Cientistas cearenses investigam surgimento de novas 'caixas misteriosas' no mar e apontam pirataria

Novos materiais foram encontrados em praias nordestinas com estanho, metal de alto valor comercial para a produção de eletrônicos

Escrito por Lucas Falconery , lucas.falconery@svm.com.br
Caixas
Legenda: Carregamentos estavam em navios naufragados e suspeita indica tentativa de extrair metal valioso
Foto: Cláudio Sampaio

Pesquisadores cearenses identificaram novas aparições de “caixas misteriosas” nas praias da Bahia, Sergipe e Alagoas, em agosto deste ano, com carregamento de borracha e de estanho - metal de alto valor. O detalhamento da investigação, que deve compor um artigo científico, foi divulgado nesta quinta-feira (14).
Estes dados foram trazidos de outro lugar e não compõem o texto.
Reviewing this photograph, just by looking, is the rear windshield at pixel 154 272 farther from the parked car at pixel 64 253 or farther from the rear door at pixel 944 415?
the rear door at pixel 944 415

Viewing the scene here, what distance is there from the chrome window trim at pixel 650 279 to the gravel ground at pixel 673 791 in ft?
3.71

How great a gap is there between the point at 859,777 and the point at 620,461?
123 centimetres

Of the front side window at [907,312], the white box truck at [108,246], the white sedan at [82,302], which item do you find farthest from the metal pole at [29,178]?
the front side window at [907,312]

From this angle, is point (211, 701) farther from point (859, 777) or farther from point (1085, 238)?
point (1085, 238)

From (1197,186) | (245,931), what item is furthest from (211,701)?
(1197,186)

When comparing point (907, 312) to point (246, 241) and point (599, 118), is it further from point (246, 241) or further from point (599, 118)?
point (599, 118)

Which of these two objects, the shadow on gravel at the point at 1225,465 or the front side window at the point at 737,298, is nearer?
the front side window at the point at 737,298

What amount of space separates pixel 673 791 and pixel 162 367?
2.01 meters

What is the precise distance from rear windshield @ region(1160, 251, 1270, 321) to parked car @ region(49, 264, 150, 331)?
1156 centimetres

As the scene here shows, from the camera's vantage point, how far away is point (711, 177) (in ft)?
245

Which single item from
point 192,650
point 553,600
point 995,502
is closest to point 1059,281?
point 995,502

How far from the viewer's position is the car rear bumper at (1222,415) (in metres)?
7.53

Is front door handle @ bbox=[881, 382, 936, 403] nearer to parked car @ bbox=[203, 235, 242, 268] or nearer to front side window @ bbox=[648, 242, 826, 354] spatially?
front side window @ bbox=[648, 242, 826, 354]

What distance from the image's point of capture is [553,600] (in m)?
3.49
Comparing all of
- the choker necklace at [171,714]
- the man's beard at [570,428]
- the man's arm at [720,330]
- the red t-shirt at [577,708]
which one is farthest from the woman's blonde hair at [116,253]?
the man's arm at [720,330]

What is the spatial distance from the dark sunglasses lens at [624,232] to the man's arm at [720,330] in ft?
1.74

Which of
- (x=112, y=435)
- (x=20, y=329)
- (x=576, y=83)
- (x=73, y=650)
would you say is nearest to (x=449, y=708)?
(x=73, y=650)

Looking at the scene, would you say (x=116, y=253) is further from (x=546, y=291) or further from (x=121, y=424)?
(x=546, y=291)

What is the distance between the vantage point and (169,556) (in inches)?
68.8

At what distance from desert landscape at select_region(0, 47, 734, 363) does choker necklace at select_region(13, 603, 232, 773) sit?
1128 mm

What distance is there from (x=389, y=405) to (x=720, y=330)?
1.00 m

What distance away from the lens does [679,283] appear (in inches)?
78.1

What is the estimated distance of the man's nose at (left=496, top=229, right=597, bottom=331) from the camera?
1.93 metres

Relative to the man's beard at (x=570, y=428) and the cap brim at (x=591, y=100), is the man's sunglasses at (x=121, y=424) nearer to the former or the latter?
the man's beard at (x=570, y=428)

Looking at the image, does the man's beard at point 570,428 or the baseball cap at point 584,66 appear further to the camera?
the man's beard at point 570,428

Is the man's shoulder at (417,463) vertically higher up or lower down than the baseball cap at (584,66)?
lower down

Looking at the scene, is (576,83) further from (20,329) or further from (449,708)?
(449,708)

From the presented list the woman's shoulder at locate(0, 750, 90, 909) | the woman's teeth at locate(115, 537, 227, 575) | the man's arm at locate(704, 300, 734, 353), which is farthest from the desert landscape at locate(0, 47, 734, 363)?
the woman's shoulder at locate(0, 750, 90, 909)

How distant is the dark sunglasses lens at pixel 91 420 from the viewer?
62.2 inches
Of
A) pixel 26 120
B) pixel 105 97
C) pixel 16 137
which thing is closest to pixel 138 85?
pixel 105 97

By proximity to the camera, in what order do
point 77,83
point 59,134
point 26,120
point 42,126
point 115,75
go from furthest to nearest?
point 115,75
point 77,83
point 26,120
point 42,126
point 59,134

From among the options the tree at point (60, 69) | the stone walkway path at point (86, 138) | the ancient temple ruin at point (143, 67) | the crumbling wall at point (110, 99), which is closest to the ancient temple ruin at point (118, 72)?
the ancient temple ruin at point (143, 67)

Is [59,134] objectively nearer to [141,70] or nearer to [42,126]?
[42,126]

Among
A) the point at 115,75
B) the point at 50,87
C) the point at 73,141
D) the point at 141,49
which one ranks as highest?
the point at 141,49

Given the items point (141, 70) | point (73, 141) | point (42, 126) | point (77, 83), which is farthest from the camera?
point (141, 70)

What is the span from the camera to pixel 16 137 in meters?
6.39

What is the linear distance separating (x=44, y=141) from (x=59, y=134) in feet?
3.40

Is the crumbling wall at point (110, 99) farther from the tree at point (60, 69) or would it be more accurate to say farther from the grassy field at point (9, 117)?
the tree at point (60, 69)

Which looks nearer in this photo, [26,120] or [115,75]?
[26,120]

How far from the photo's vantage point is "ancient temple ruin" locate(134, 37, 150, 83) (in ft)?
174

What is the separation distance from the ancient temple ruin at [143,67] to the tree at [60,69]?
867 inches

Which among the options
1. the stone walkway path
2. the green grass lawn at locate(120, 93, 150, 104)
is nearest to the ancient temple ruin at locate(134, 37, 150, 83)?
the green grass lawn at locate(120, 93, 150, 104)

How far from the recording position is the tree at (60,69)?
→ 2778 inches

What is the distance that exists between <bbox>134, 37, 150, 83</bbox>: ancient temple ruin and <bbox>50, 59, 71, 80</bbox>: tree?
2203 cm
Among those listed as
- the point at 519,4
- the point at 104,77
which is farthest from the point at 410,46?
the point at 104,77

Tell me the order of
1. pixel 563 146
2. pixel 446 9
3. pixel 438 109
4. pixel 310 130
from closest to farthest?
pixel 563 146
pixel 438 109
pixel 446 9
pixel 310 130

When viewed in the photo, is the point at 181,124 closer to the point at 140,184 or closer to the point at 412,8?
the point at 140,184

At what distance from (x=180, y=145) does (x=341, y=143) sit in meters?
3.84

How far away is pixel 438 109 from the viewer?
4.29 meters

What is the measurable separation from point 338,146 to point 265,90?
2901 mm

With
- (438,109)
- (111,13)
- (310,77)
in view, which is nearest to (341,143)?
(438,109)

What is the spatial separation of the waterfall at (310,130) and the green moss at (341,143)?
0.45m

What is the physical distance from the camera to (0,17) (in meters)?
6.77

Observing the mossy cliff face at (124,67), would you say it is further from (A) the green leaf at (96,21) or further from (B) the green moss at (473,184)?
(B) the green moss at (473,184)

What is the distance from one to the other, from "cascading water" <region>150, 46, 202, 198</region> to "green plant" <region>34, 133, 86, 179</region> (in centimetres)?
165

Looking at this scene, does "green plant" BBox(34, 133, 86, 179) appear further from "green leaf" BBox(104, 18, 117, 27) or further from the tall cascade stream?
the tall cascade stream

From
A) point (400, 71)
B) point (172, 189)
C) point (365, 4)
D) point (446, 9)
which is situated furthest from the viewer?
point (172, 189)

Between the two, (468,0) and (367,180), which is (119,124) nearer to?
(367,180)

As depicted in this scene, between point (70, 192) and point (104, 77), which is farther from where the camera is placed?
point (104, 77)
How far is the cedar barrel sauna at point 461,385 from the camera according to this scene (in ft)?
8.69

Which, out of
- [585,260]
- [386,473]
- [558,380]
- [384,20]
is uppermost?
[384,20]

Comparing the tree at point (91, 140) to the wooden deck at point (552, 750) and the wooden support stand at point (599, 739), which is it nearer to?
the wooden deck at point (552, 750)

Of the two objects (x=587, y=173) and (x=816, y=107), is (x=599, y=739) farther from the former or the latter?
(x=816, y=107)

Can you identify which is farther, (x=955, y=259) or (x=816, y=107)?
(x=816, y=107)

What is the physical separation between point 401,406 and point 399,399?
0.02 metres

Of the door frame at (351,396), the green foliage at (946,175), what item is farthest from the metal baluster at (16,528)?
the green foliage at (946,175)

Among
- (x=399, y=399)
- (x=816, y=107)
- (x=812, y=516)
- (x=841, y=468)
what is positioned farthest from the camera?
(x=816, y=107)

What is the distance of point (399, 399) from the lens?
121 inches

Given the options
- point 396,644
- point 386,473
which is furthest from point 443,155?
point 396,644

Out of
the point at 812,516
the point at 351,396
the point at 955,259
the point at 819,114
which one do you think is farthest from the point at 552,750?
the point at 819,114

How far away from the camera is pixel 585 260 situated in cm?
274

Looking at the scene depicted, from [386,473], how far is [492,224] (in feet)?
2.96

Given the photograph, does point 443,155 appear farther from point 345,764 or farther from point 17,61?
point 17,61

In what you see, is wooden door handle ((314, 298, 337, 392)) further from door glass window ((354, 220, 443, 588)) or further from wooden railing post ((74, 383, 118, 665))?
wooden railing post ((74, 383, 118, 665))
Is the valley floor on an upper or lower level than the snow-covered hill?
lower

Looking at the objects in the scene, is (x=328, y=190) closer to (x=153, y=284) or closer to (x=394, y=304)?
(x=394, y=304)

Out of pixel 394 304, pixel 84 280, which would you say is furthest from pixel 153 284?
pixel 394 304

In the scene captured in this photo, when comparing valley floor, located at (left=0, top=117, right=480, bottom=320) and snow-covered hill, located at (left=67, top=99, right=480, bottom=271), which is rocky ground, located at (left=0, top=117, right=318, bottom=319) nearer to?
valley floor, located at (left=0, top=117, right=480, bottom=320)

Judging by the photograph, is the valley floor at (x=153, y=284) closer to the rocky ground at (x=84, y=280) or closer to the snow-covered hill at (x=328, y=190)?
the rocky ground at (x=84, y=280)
A suspeita é de que piratas tenham extraído os malotes de naufrágio com material japonês.

Os cientistas do Instituto de Ciências do Mar (Labomar), da Universidade Federal do Ceará (UFC), em conjunto com pesquisadores da Universidade Federal de Alagoas (Ufal), descobriram que os malotes não têm a mesma origem daqueles avistados em 2018. O novo material é atribuído ao Navio Alemão MW Weserland.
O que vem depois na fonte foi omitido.